__GOAL OF THE EXERCISE__
Count every line in the entries below that contains the word "United", and give only that number.

Top of DATA PROVIDED

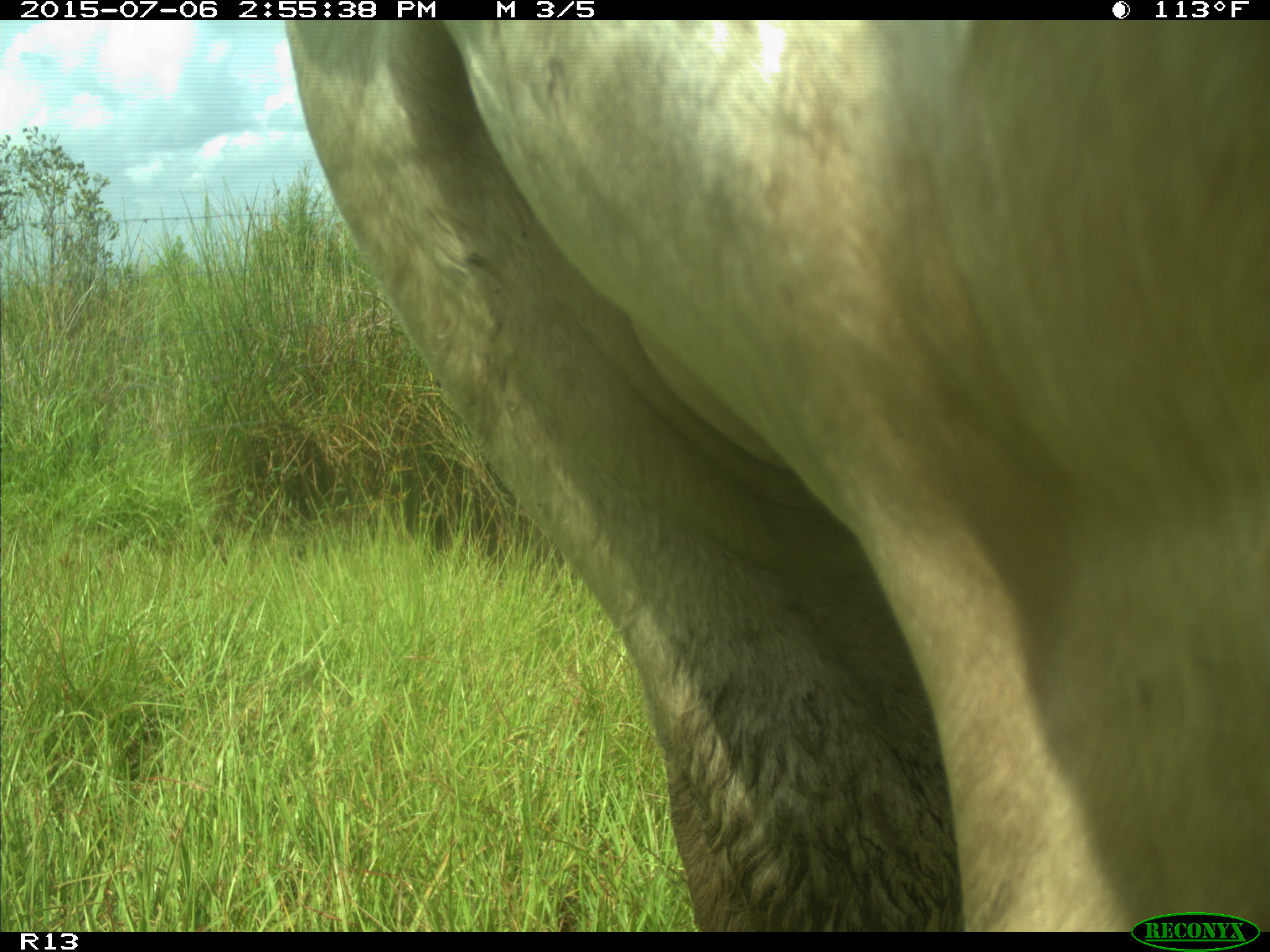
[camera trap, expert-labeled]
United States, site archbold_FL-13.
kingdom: Animalia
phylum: Chordata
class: Mammalia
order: Artiodactyla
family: Bovidae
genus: Bos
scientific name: Bos taurus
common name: domestic cow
Bos taurus (domestic cow).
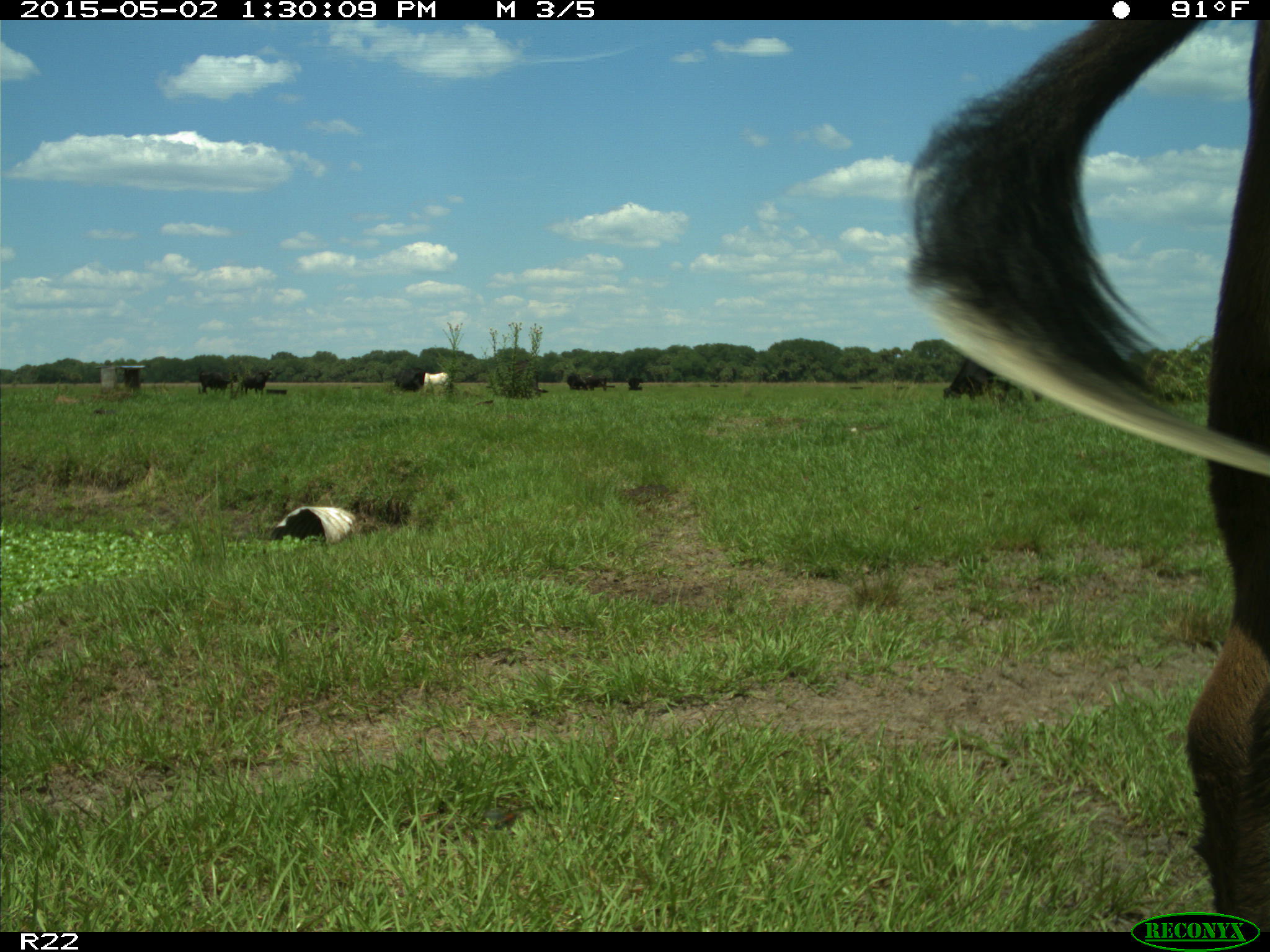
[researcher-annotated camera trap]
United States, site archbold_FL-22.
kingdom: Animalia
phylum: Chordata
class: Mammalia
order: Artiodactyla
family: Bovidae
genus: Bos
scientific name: Bos taurus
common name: domestic cow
Bos taurus (domestic cow).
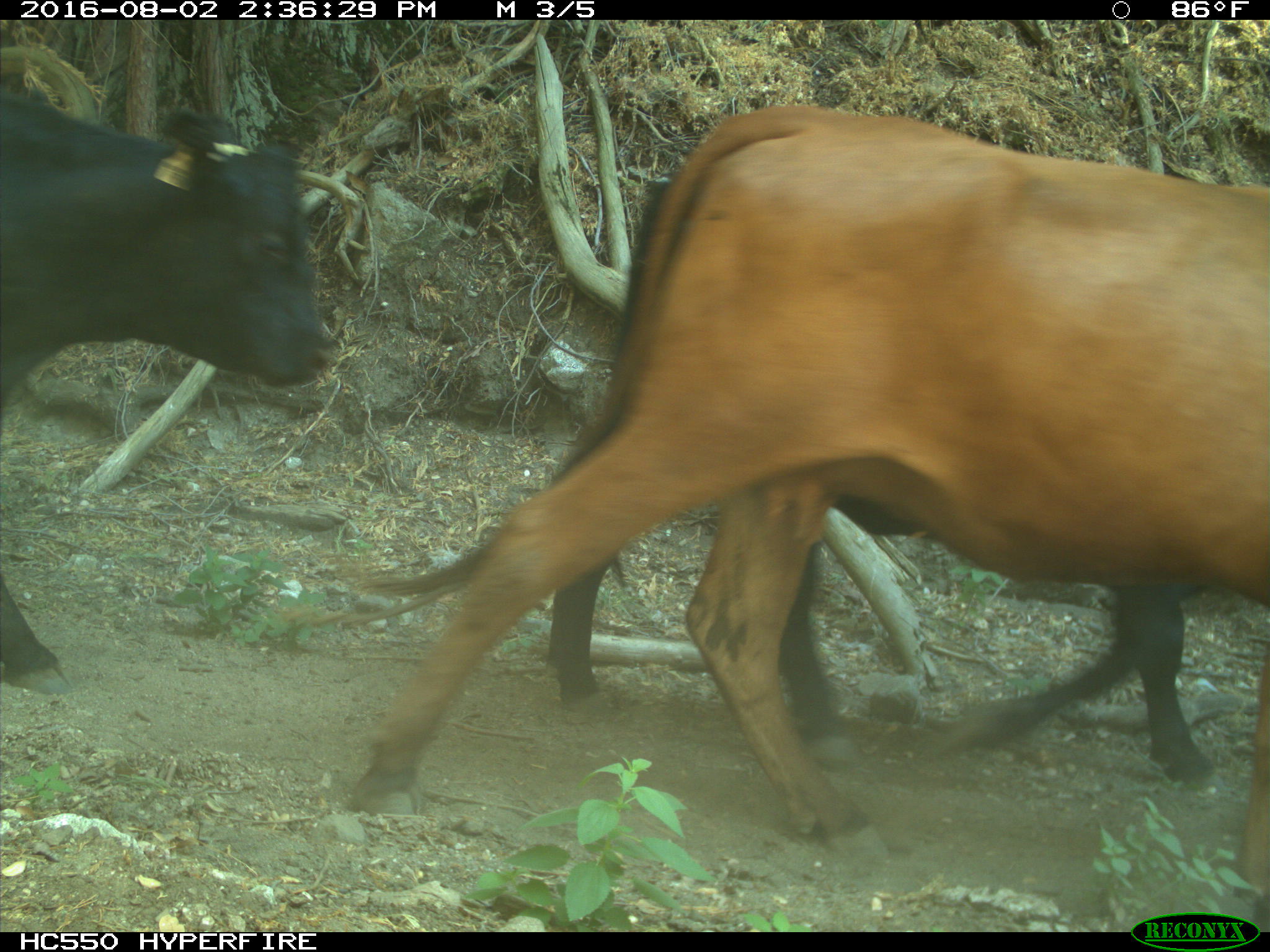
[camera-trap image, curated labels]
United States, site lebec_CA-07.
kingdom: Animalia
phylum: Chordata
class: Mammalia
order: Artiodactyla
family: Bovidae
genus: Bos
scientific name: Bos taurus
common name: domestic cow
Bos taurus (domestic cow).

Bottom of DATA PROVIDED

__REPLY__
3